### Selection
-*-*-
Transfer Pricing in India: A Complete Guide for Singapore Companies

Introduction

Singapore ranks as India's #1 source of foreign direct investment in FY 2024-25, contributing INR 32,637 crore (24% of total FDI equity inflow), and has established itself as one of India's most active bilateral Advance Pricing Agreement (APA) partners with 11 BAPAs signed to date.

Yet many Singapore-based businesses operating in India encounter costly transfer pricing disputes because they assume India's regulatory framework resembles other jurisdictions. That assumption frequently triggers audit exposure and double taxation risk.

For Singapore companies with Indian subsidiaries, joint ventures, or service arrangements, transfer pricing is the set of rules that governs how those cross-border transactions are priced. India's Income Tax Act requires all such prices to reflect what independent parties would charge — the "arm's length principle" — to prevent profit shifting to lower-tax jurisdictions.
-*-*-
### Listed records
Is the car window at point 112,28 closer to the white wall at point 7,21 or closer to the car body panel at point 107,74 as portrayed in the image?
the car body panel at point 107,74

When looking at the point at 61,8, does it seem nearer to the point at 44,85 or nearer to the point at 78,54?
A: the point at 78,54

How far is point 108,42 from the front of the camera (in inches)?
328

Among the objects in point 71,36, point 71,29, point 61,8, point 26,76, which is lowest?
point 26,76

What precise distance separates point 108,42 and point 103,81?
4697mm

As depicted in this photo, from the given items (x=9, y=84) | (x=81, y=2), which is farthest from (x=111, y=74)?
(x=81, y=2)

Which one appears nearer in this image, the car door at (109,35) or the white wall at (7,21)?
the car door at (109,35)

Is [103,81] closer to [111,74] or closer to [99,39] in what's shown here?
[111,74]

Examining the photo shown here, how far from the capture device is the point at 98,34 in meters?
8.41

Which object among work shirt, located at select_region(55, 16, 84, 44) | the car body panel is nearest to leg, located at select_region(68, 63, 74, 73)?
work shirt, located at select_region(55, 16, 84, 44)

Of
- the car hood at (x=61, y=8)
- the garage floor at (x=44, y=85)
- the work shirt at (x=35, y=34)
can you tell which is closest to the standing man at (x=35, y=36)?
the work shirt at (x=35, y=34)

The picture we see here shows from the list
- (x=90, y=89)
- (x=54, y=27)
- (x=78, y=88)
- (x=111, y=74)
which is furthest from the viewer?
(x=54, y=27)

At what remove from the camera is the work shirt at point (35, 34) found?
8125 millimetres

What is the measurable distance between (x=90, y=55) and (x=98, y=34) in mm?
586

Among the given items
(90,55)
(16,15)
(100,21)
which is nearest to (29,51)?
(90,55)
-*-*-
### Aim
Continue the guide on transfer pricing in India for Singapore companies from its last sentence.

### Final answer
This guide explains when transfer pricing rules apply to Singapore companies in India, how arm's length pricing is determined, what documentation must be maintained, and which dispute avoidance tools — including the bilateral APA route — are available to Singapore-India structures.

TL;DR

  • All Singapore-India related-party transactions must be priced at arm's length — no threshold exemptions apply
  • TNMM benchmarked 357 transactions in FY 2024-25 APAs, making it the go-to method for IT/ITES structures
  • Key filings: Form 3CEB (due October 31), Local File above INR 10 million, plus Master File and CbCR where applicable
  • Penalties can reach 2% of transaction value plus up to 200% of tax on misreported income
  • India signed 5 bilateral APAs with Singapore in FY 2024-25, giving companies a clear path to eliminate double taxation
  • The Income Tax Act 2025 (effective April 1, 2026) introduces revised safe harbour margins (15.5% for IT services), block TP assessments, and expanded Form 48 disclosures

What Is Transfer Pricing in India?

Transfer pricing is the price set for transactions between entities within the same multinational group. These transactions can include:

  • Sale of goods or raw materials
  • Provision of services (management, IT, shared functions)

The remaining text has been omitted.